Trouble is, in the last few years fire season keeps getting longer.

I just flew back from a wet, chilly, but fall-foliage beautiful two days in Nashville on Thursday night. During the last half of my non-stop Southwest flight home the “Tea Fire” in Montecito ignited, spread, and burned several dorms and other buildings in my wife’s Alma Mater, Westmont College. I teased my son-in-law that he needed to keep I couldn’t leave the state for two days without Barb’s college burning down. Fortunately, injuries and loss of life was minimal, but hundreds of gorgeous acres and scores of expensive mansions were lost, along with the Tea Garden well known among Westmont students.

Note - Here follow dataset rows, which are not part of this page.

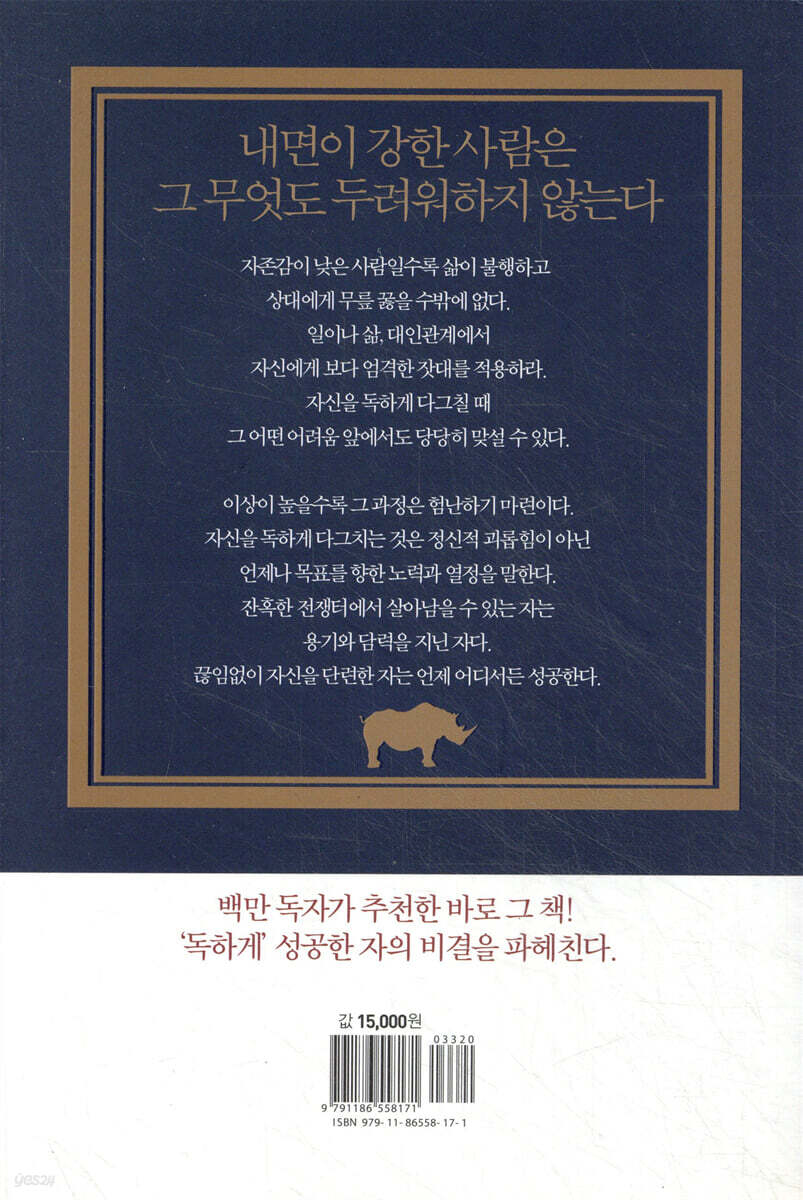 내면이 강한 사람은
그 무엇도 두려워하지 않는다

자존감이 낮은 사람일수록 삶이 불행하고
상대에게 무릎 꿇을 수밖에 없다.
일이나 삶, 대인관계에서
자신에게 보다 엄격한 잣대를 적용하라.
자신을 독하게 다그칠 때
그 어떤 어려움 앞에서도 당당히 맞설 수 있다.

이상이 높을수록 그 과정은 험난하기 마련이다.
자신을 독하게 다그치는 것은 정신적 괴롭힘이 아닌
언제나 목표를 향한 노력과 열정을 말한다.
잔혹한 전쟁터에서 살아남을 수 있는 자는
용기와 담력을 지닌 자다.
끊임없이 자신을 단련한 자는 언제 어디서든 성공한다.

백만 독자가 추천한 바로 그 책!
'독하게' 성공한 자의 비결을 파헤친다.

값 15,000원

03320

9 791186 558171
ISBN 979-11-86558-17-1

yes24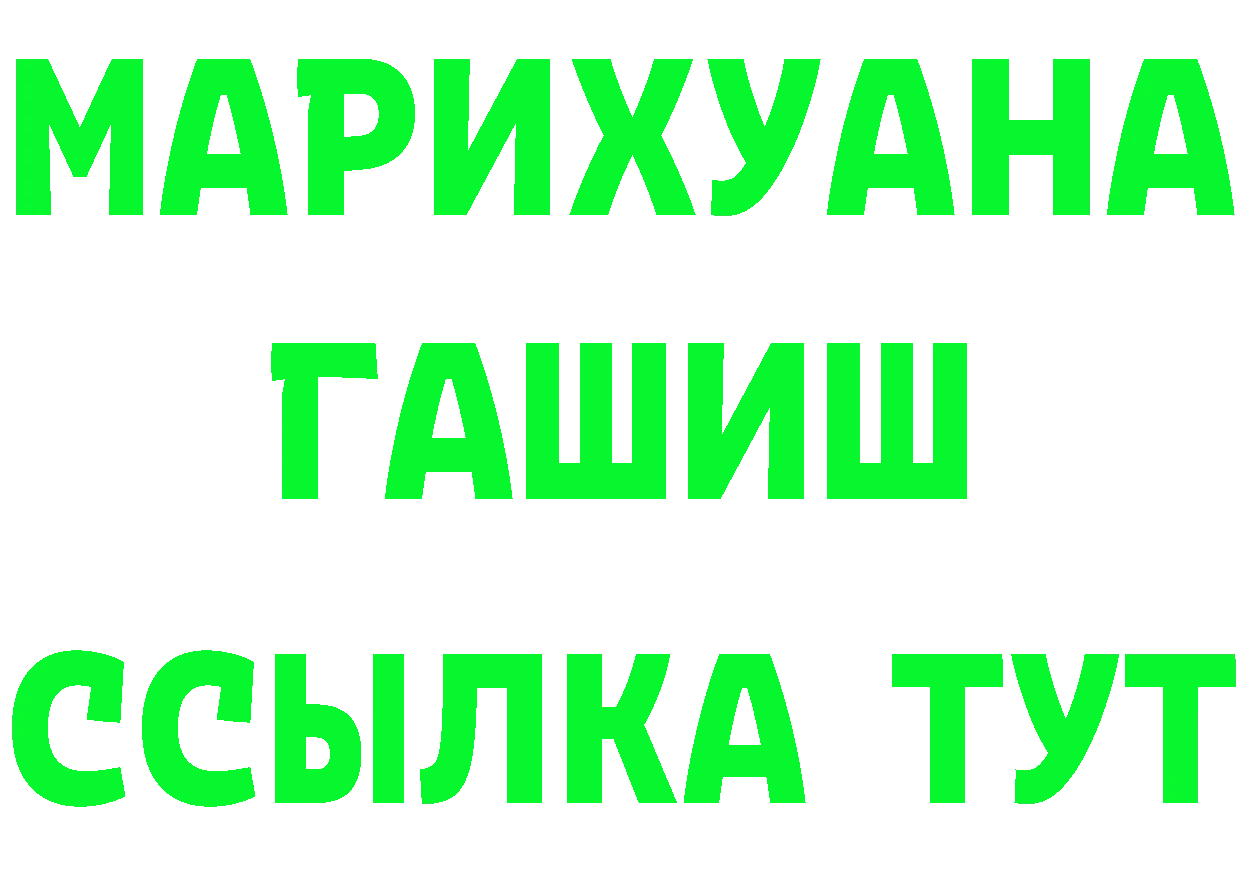 МАРИХУАНА
ГАШИШ
ССЫЛКА ТУТ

The winds died down on Friday, but when I got up this morning and saw the Santa Ana winds gusting through our Los Alamitos neighborhood, I knew the fires would be back today. Before we even turned the TV on for the non-stop coverage I told Barb to expect at least 4 new fires and 500 homes destroyed. Sadly, it appears that I may have underestimated.

Most of our natural disasters aren’t really that widespread in their devastation. This week’s fires, for example, will probably devastate less than a hundredth of 1% the homes in Southern California. That’s still hundreds of homes and millions of dollars, but most of us aren’t severely impacted.

The smoke and pollution will be felt by millions, lots of patios and cars will need to be washed off sometime early next week, but life essentially goes on.

Fire season is brought on by the infamous “Santana” winds, often mistakenly called “Santa Anas.” The word is probably a contraction of vientos de Satan, Spanish for “winds of Satan.” These are hot, dry offshore winds that descend from the Great Basin through the Mojave desert down into Southern California, primarily in spring and summer. While the threat of fire is generally greater in the fall, with recent dry winters fire season has extended to include spring and, now, late fall as well.

Los Angeles weather is the weather of catastrophe, of apocalypse, and, just as the reliably long and bitter winters of New England determine the way life is lived there, so the violence and the unpredictability of the Santa Ana affect the entire quality of life in Los Angeles, accentuate its impermanence, its unreliability. The wind shows us how close to the edge we are.

—Joan Didion, “Los Angeles Notebook”

Ultimately, additional restrictions will be imposed on construction and additional clearance and greenbelt requirements imposed in fire prone areas. Our wildfire challenges are actually easier to manage and less widespread than California’s earthquake risks.

To most Californians, our natural disasters are less ominous than those in so many other regions of the nation or the world. Most of us regard them as one trade off for 360 days of temperate sunshine a year and the many other benefits of living in a dynamic, diverse land of opportunity.

While our thoughts and prayers and help will be going out to our neighbors in these days of loss, while it’s annoying to curtain outdoor activity and deal with the smoke and ash, most Californians still consider this our Golden land of opportunity, and really wouldn’t want to live anywhere else.